The records below are made of lines; count those holding the word "Tanzania" and give the number only.

BEGIN Data under study

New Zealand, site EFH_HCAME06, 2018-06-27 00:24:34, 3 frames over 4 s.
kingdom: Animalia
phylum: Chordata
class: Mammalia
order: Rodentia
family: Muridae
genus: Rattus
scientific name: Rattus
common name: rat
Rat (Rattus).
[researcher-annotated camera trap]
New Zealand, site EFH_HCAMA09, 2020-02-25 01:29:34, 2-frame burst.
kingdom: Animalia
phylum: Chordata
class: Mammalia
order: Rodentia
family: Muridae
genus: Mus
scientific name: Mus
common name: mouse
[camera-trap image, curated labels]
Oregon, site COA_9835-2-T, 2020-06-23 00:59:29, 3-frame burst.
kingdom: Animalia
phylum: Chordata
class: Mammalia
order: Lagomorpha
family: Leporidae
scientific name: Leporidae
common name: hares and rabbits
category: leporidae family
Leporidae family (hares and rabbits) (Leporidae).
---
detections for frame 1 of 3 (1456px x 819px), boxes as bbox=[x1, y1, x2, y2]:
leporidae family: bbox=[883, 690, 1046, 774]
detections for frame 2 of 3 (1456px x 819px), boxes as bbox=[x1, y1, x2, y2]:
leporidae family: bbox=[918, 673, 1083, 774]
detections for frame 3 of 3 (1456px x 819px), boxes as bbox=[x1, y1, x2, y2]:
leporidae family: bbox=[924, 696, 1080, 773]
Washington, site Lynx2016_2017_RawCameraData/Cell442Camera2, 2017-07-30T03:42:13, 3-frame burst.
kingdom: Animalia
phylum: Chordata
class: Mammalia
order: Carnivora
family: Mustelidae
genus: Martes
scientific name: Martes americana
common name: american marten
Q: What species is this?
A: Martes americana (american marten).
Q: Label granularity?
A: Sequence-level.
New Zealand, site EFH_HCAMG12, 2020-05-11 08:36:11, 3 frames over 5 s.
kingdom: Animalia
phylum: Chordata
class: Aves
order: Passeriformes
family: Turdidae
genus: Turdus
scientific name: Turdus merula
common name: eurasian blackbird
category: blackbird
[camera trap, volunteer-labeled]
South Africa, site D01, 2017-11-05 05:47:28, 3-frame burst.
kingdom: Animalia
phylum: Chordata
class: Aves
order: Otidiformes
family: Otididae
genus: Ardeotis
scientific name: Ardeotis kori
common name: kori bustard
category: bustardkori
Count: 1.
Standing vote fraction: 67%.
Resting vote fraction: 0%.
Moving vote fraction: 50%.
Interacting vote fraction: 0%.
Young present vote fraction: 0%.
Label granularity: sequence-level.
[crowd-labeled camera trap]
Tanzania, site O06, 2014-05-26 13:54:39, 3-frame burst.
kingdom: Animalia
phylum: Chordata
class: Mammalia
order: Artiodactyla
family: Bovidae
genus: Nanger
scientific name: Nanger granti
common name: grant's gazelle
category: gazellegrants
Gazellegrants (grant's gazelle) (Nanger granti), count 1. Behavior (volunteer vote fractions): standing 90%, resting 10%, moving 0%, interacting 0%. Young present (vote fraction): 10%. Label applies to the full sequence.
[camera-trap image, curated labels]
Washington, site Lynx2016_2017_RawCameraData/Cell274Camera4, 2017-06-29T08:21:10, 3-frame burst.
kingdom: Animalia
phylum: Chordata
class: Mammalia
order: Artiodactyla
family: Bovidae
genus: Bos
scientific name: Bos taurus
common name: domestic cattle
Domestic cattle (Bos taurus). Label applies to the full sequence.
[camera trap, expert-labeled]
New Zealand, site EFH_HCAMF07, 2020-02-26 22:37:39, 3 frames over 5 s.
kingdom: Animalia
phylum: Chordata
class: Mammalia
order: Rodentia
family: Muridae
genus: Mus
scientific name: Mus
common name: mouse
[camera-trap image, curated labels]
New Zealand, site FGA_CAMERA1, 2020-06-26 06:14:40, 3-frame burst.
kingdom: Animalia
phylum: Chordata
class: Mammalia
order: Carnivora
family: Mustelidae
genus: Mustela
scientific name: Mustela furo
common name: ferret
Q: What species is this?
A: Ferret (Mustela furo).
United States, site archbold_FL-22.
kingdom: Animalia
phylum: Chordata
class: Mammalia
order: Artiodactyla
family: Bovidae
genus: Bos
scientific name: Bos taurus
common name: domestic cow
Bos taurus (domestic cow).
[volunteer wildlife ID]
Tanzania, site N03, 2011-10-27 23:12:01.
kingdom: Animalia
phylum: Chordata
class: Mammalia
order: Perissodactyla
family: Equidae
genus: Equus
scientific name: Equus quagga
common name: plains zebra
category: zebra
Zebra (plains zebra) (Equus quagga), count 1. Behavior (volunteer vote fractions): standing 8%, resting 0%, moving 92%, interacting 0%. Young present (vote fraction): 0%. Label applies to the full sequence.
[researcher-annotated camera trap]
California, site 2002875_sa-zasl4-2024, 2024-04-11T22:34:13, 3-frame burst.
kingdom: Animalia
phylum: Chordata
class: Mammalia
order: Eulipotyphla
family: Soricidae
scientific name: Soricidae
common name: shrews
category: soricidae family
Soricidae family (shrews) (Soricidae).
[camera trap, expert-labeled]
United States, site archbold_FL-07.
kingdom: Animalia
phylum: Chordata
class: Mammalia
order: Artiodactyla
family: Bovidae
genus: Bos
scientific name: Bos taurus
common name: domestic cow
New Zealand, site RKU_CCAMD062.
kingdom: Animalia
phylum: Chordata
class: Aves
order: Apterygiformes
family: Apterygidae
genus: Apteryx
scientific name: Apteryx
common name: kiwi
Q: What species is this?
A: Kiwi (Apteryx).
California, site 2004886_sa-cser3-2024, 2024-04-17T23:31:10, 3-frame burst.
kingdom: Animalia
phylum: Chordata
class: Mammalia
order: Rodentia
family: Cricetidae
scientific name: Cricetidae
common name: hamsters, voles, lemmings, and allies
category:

END Data under study

**Task output:** 2